Final answer:
To calculate a 95% confidence interval for the class average grade, we need the correct sample mean and standard deviation of the grades. Then we can determine the t-value for the given confidence level and degrees of freedom, and compute the margin of error. With these, the confidence interval's lower and upper limits can be found and rounded to one decimal place.
Step-by-step explanation:
To construct a 95% confidence interval for the average class grade, we first need to calculate the sample mean and standard deviation.
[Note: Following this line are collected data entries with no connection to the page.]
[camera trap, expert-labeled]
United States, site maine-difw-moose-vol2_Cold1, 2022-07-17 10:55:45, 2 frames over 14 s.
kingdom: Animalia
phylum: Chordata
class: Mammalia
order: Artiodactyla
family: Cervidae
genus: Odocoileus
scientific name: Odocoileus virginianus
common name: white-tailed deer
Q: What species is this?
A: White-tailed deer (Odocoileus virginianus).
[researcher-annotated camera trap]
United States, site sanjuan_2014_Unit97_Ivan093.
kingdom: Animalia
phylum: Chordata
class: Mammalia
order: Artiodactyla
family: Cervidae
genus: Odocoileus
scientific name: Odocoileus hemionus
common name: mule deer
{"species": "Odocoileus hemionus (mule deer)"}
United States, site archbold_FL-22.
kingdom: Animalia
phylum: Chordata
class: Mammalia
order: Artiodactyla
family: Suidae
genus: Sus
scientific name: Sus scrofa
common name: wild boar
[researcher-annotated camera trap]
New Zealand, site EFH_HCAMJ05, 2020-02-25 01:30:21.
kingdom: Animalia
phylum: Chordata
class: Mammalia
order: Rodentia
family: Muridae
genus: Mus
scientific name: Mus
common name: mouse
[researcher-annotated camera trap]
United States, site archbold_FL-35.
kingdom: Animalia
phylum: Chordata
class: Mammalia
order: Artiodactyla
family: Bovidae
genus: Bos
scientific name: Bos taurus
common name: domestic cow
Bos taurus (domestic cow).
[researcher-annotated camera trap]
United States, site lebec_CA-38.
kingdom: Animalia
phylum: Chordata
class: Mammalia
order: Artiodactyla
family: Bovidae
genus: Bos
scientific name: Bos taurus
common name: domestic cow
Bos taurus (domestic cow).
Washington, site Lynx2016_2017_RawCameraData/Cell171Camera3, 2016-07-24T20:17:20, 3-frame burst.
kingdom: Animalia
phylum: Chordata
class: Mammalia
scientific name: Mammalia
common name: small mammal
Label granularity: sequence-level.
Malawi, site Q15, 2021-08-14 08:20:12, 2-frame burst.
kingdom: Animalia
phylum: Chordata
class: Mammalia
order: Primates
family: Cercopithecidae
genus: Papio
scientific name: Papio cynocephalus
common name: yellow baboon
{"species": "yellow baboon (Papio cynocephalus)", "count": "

Unfortunately, the grades provided in the question appear to be incomplete or incorrectly formatted.
Assuming the grades are correctly listed elsewhere, the steps to find the confidence interval would be as follows.
Calculate the sample mean (μ) by adding all the grades and dividing by the number of students (in this case, 6).
Compute the sample standard deviation (s).
Use the t-distribution to find the t-value that corresponds to a 95% confidence level and the appropriate degrees of freedom (n-1).
Calculate the margin of error by multiplying the standard deviation by the t-value, and dividing by the square root of the sample size.
Add and subtract the margin of error from the sample mean to get the lower and upper limits of the confidence interval.
Without the correct data, the specific confidence interval cannot be calculated. If the correct data were available, the response would include the numerical confidence interval rounded to one decimal place.